» **The task**:
The answer must consist only of the lines in the records below from the line with "in between the" to the line with "jung-joon-young,drug-restaurant", both included, copied word for word with every picture left out.

(Data excerpts)
-=-=-

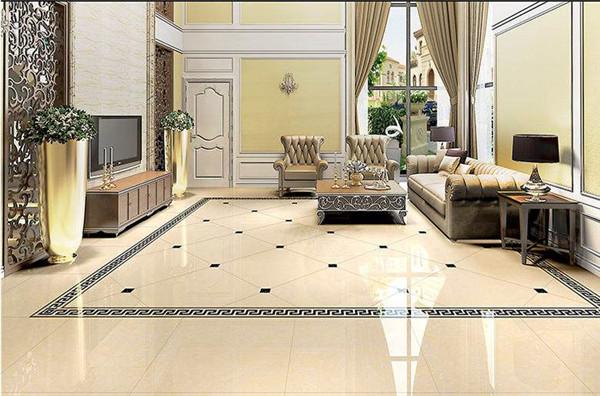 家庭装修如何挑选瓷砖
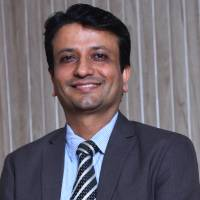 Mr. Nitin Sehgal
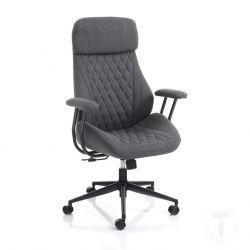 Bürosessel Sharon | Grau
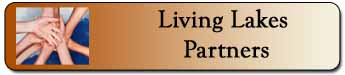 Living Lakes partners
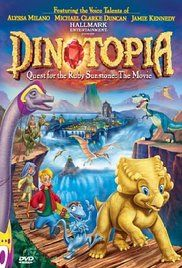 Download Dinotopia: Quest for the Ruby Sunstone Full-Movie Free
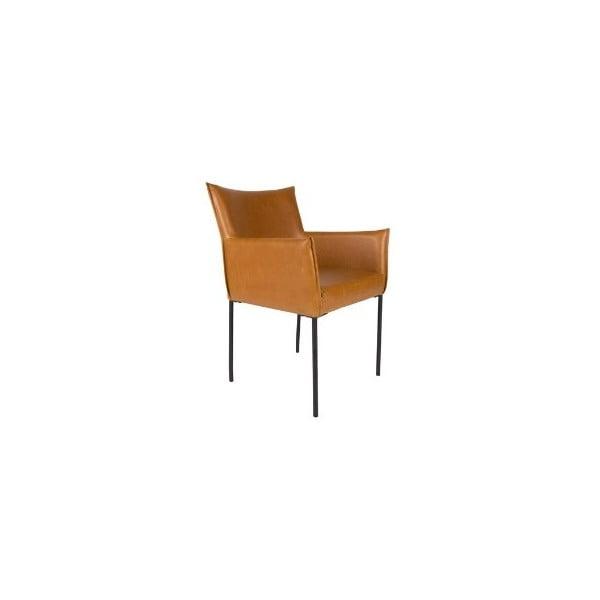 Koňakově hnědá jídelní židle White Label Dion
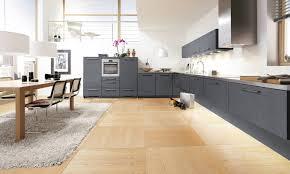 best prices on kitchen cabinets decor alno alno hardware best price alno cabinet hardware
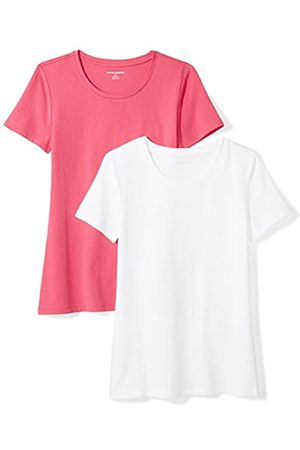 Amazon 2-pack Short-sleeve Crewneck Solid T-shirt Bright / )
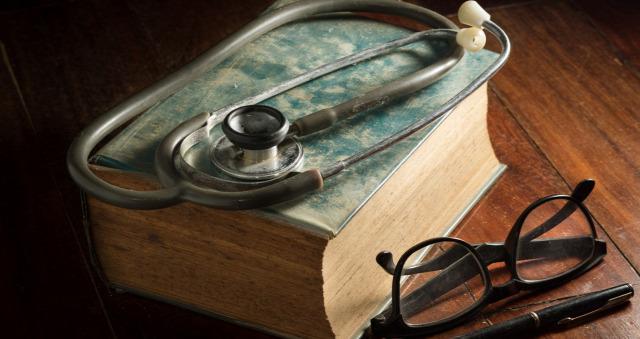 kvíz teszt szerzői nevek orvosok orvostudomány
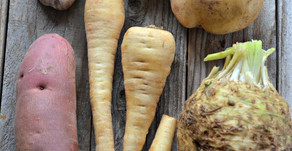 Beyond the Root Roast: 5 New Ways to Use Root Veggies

-=-=-

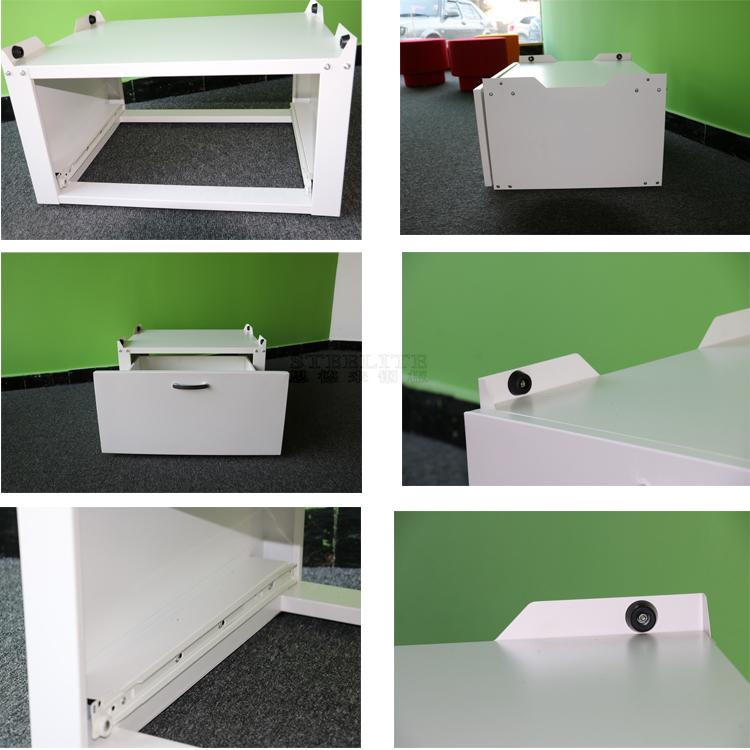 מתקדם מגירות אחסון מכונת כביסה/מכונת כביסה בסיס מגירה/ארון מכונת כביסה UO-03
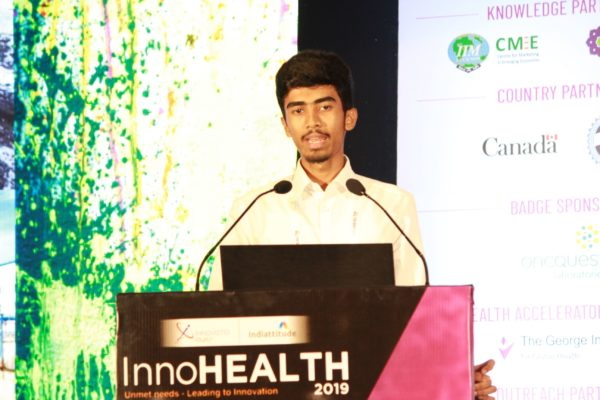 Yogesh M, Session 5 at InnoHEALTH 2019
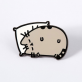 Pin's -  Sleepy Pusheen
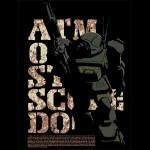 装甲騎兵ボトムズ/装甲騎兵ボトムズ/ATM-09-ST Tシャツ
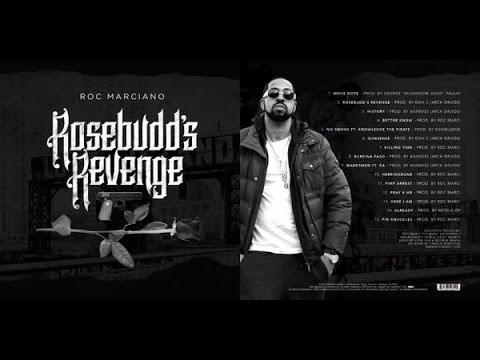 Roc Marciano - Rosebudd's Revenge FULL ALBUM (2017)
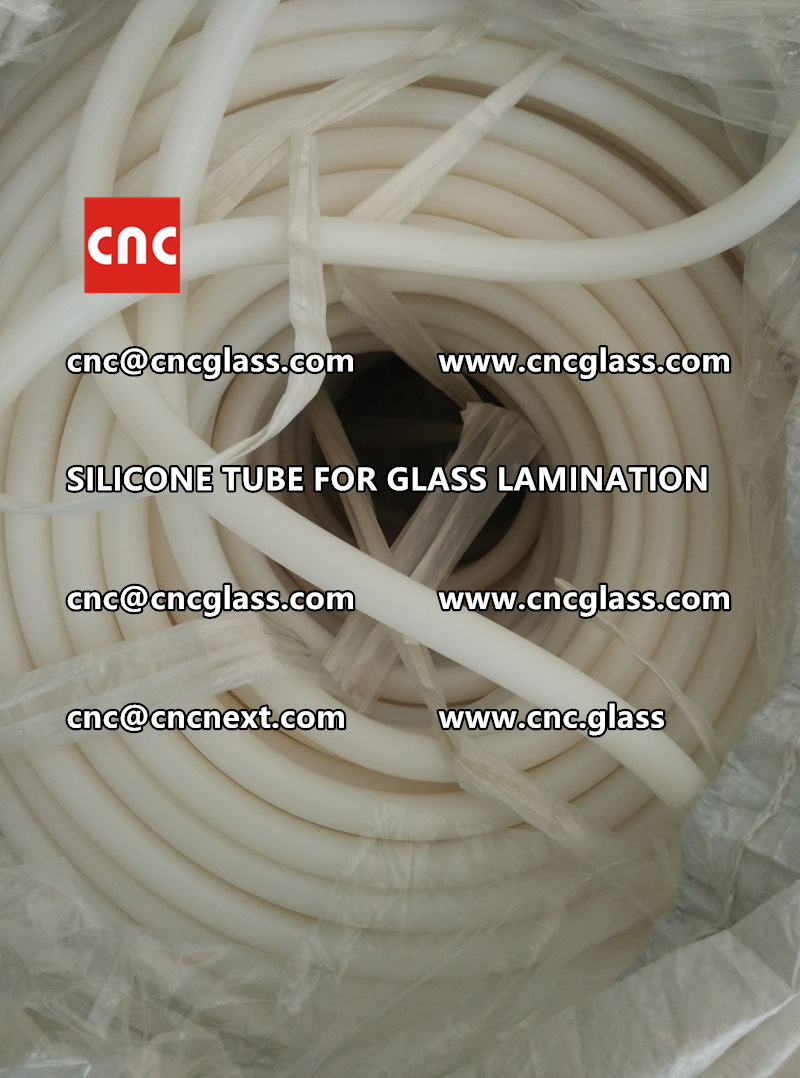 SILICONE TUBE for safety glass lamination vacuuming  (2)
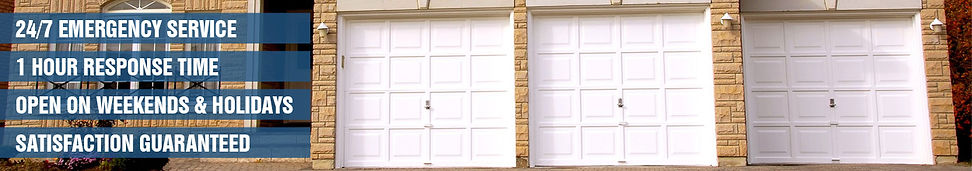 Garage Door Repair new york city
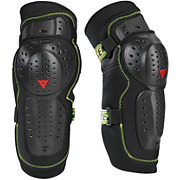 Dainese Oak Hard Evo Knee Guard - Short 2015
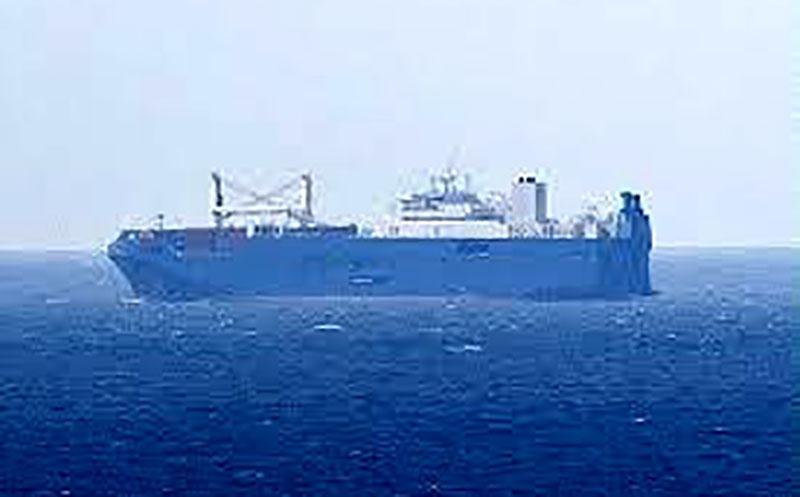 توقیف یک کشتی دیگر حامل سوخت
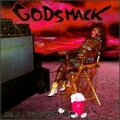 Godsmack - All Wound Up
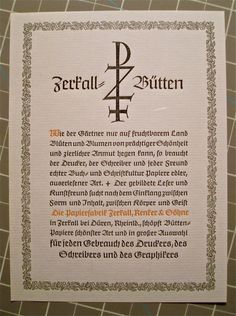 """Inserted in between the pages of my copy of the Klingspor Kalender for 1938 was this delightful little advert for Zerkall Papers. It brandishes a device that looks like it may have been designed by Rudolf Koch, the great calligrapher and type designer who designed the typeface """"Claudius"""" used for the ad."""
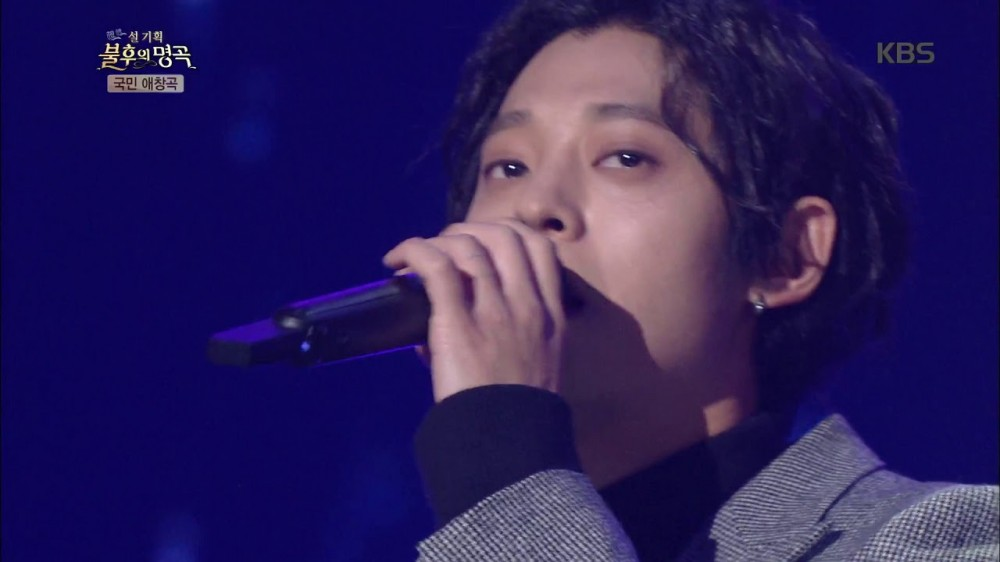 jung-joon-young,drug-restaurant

-=-=-

» **Output of the task**:
 """Inserted in between the pages of my copy of the Klingspor Kalender for 1938 was this delightful little advert for Zerkall Papers. It brandishes a device that looks like it may have been designed by Rudolf Koch, the great calligrapher and type designer who designed the typeface """"Claudius"""" used for the ad."""
 jung-joon-young,drug-restaurant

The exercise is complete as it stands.